Delay is generally always bad for plaintiffs in lawsuits, and that's particularly true here where the motion Google wants to delay is one that would require Google to start paying Vringo royalties. In my January 3 article, I said:
I find [Google's request for postponement] abnormal, as judges frequently prefer to address all post-trial motions at once ... I expect the judge will deny Google's request to postpone the resolution of Vringo's post-trial motion for ongoing royalties
Now that almost three weeks have passed since Google's postponement motion was fully briefed, I believe my prediction is increasingly being proven correct that the Judge will indeed not grant Google's request. The Judge has proven himself capable of being immediately responsive to motions of the parties, including for example granting the parties request for an expedited briefing schedule on Monday, December 24, which was Christmas Eve, when the parties had just made the motion on Friday, December 21. That was a very quick response from the Court, on the eve of a Federal holiday nonetheless, and indicates to me he is not failing to pay attention to this case nor is he incapable of making fast decisions on motions regarding scheduling.
Thus, if the Judge wanted to grant Google's motion to postpone consideration of Vringo's motion for post-judgment royalties, I strongly believe he would have already done so by now.
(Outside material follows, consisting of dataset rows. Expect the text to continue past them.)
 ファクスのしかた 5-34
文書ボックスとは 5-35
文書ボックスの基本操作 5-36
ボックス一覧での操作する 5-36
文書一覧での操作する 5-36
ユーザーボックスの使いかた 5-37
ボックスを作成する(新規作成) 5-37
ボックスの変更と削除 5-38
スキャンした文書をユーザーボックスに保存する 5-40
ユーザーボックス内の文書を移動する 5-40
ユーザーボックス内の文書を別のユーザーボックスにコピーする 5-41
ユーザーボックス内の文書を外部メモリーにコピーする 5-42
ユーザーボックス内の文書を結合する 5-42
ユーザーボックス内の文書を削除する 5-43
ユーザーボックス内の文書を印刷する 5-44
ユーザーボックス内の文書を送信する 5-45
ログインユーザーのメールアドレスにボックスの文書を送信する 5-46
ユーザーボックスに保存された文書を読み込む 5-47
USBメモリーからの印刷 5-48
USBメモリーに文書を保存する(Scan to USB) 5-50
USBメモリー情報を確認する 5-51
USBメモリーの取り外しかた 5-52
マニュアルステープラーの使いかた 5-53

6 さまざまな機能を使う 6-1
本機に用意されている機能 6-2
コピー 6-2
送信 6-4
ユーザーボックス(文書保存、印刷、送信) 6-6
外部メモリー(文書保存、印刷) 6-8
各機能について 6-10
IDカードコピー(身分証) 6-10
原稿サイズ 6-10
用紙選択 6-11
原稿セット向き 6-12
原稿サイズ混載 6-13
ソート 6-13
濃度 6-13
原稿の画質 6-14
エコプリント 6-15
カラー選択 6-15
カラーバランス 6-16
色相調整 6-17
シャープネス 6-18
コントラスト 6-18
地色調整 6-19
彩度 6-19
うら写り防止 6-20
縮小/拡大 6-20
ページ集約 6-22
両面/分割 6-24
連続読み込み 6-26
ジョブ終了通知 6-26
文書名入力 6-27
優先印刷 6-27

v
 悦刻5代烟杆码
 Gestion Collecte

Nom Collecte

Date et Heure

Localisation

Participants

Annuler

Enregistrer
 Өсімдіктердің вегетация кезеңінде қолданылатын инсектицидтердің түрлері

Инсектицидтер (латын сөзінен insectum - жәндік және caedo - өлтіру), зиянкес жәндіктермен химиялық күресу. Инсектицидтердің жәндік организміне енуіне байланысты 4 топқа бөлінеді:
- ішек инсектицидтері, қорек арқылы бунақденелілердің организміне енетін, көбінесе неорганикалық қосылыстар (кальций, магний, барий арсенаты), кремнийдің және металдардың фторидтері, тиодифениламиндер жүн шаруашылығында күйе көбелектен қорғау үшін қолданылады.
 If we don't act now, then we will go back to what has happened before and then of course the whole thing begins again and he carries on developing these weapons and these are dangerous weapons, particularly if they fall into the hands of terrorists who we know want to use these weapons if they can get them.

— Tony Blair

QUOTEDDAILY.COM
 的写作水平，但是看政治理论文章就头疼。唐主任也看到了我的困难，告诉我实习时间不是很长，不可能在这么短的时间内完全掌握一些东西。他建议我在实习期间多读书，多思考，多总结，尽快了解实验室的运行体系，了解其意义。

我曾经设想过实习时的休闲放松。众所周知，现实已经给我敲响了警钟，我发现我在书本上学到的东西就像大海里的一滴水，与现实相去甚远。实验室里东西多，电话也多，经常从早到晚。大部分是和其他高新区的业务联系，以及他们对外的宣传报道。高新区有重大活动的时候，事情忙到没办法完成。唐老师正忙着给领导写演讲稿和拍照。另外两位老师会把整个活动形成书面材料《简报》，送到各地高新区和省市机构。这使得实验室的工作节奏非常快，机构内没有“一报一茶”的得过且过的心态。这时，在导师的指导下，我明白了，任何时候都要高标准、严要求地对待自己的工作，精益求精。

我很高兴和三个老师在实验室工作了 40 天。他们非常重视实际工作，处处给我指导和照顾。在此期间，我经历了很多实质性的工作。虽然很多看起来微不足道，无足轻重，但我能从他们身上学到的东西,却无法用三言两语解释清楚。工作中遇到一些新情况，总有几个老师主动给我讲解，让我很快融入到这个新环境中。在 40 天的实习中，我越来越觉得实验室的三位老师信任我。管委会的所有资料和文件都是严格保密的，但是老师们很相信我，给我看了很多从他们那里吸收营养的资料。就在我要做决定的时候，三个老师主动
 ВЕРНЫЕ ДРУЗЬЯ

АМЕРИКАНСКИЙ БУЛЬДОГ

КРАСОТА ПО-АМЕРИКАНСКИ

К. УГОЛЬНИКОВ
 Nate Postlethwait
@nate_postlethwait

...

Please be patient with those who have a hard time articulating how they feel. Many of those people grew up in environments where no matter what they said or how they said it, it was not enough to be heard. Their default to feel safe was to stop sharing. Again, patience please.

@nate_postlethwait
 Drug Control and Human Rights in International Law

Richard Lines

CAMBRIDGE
The fact that he hasn't, signals to me that he won't. Therefore, Google's response to Vringo's motion for post-judgment royalties remains due this Friday, January 25, and Vringo's reply brief in further support of its motion remains due February 15. At that point, the issue will be in the Judge's hands.
Of course, he could grant Google's postponement request at any time, he could decide later to have a hearing on the post-judgment royalty issue, he could decide to hold it in abeyance until the other motions are decided, he could deny Vringo's request altogether, etc. It's his court and he can do what he pleases when he pleases. The point of this article is to merely say that it is becoming increasingly clear to me that Google's attempt to delay consideration of Vringo's motion for post-judgment royalties has been unsuccessful and that this is good news for Vringo.
I have not come to a final conclusion on the merits of Vringo's motion for post-judgment royalties, or any of the other post-trial motions, as they have not yet been fully briefed. Once they are, I hope to have the time to do so. However, I do believe the judge's ignoring Google's postponement request is a good sign for VRNG. As I disclose herein, I am long VRNG as of the submission of this article to the Seeking Alpha editors (VRNG is at 3.22) and my personal opinion at the moment it has a fair value of about 3.55-3.70. I'm not a financial advisor, and that is not a suggestoin to any one to buy or sell VRNG. I merely state it because the Seeking Alpha editors have asked me to do so.
Disclosure: I am long VRNG. I wrote this article myself, and it expresses my own opinions. I am not receiving compensation for it (other than from Seeking Alpha). I have no business relationship with any company whose stock is mentioned in this article.
Additional disclosure: This content was originally issued as a Ravicher Report on January 19, 2013. It is now being made available for free to the public for the first time here. VRNG is, in my opinion, highly volatile, as is the litigation process in which it is involved and, therefore, I may change my position in VRNG at any moment for any reason or no reason at all. Please see all my previous articles, including specifically those linked to herein, for additional disclosures.